In recognition of improving market sentiment, EAPI 2019 will focus on achieving six key objectives which relate to the summit’s affordability and investment agenda and thematic focus areas. These include: design and construction; land and urban planning; finance and capital; regulatory framework and infrastructure.
As Rusin explains, “As an outcome based investment and transaction focused conference; EAPI’S objectives are aligned to our theme and focus areas, and next year our primary objectives are to reduce the cost of construction; lower the cost of capital; unlock land for real estate development; create an enabling framework and environment for large scale property development and building the investment case for alternative asset classes and affordable housing.”

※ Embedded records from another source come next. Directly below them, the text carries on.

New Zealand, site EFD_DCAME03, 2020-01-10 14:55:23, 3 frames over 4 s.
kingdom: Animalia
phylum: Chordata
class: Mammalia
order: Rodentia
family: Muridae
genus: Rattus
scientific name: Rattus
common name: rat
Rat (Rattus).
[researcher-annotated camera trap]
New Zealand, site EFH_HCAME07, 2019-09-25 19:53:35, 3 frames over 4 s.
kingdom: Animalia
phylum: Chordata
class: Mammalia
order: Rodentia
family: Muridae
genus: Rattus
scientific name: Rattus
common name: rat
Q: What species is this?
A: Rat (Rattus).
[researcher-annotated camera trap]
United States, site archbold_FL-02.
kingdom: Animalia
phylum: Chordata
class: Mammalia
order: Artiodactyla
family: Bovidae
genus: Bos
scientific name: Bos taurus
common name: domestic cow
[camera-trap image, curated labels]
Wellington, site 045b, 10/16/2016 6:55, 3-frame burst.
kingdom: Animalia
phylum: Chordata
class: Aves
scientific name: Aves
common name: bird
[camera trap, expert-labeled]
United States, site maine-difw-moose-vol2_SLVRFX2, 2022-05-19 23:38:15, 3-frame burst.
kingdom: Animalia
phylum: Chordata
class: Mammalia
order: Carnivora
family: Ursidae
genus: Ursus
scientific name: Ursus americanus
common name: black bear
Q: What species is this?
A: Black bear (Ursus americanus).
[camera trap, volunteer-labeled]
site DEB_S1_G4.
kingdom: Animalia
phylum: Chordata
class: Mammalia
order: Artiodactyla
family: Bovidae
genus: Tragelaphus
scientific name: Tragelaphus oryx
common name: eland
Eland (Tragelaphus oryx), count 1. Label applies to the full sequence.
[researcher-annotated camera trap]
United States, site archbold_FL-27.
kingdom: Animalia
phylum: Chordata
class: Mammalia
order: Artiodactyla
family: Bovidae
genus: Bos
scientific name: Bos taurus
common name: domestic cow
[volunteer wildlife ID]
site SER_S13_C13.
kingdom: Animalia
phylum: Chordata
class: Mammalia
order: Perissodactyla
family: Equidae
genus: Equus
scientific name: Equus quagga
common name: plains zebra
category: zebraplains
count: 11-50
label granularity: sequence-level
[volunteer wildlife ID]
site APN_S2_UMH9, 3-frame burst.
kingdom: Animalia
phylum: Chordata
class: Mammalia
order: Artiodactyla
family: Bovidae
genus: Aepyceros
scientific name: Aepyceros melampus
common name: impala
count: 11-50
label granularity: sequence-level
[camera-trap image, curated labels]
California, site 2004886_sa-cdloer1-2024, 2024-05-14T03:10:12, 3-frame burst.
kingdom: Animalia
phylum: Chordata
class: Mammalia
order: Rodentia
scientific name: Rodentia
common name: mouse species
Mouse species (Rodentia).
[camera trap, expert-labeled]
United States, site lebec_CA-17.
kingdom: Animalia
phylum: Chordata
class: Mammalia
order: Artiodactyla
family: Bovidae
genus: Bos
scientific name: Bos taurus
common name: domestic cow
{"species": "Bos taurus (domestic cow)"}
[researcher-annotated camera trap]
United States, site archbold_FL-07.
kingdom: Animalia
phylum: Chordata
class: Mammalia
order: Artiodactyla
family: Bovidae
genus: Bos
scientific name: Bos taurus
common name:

While affordable housing, and more importantly the funding and financing of these projects has generated a lot of interest and workshops in the Kenyan real estate and business market; the reality for Rusin is that EAPI’s international and regional investors and developers are results orientated and want opportunities to make deals and meet the decision makers.
“EAPI is a networking and business transaction platform, which attracts stakeholders from deep pools of capital and policy, who can interact with public sector policymakers and regulatory bodies. East Africa and Kenya has high growth potential and offers an attractive environment to do business, and we will see many new transactions announced, networking and deal making taking place next year across all sectors.”
The emphasis on bringing the public and private sector together; is a key focus for EAPI and is one of the key differentials of the summit, as Rusin explains. “The private sector is key to growth, but at this juncture, it’s critical that the public sector, industry bodies and the development finance institutions come together and drive transactions in the market and make the sector more attractive to local and international money.”
“From this perspective, we have partnered with the Kenya Property Developers Association (KPDA), Kenya Private Sector Alliance (KEPSA), Africa Union for Housing Finance (AUHF) Kenya Green Building Society (KGBS), Town and County Planners Associations of Kenya (TCPAK) and the Architectural Association of Kenya (AAK) as well as confirming participation from the International Finance Corporation (IFC). We have a number of new private and public sector companies and bodies who have indicated their sponsorship and attendance, which will be announced in 2019.”
And while real estate market has been relatively quiet in Africa over the 12-18 months, as a result of macroeconomic pressures, oversupply and lack of effective product tailoring, Rusin argues that this cooling down period has allowed for market recalibration and more attractive pricing.
“In our global environment, capital is agnostic, and while Africa and Kenya’s property sector have been recalibrating, several investors, private and institutional are of the view that certain markets and asset classes provide attractive and stable yields. Next year is shaping up to be a defining year for Kenya’s real estate market, and we believe that EAPI will provide the transaction fulcrum for investors and developers across the real estate ecosystem,” said Rusin.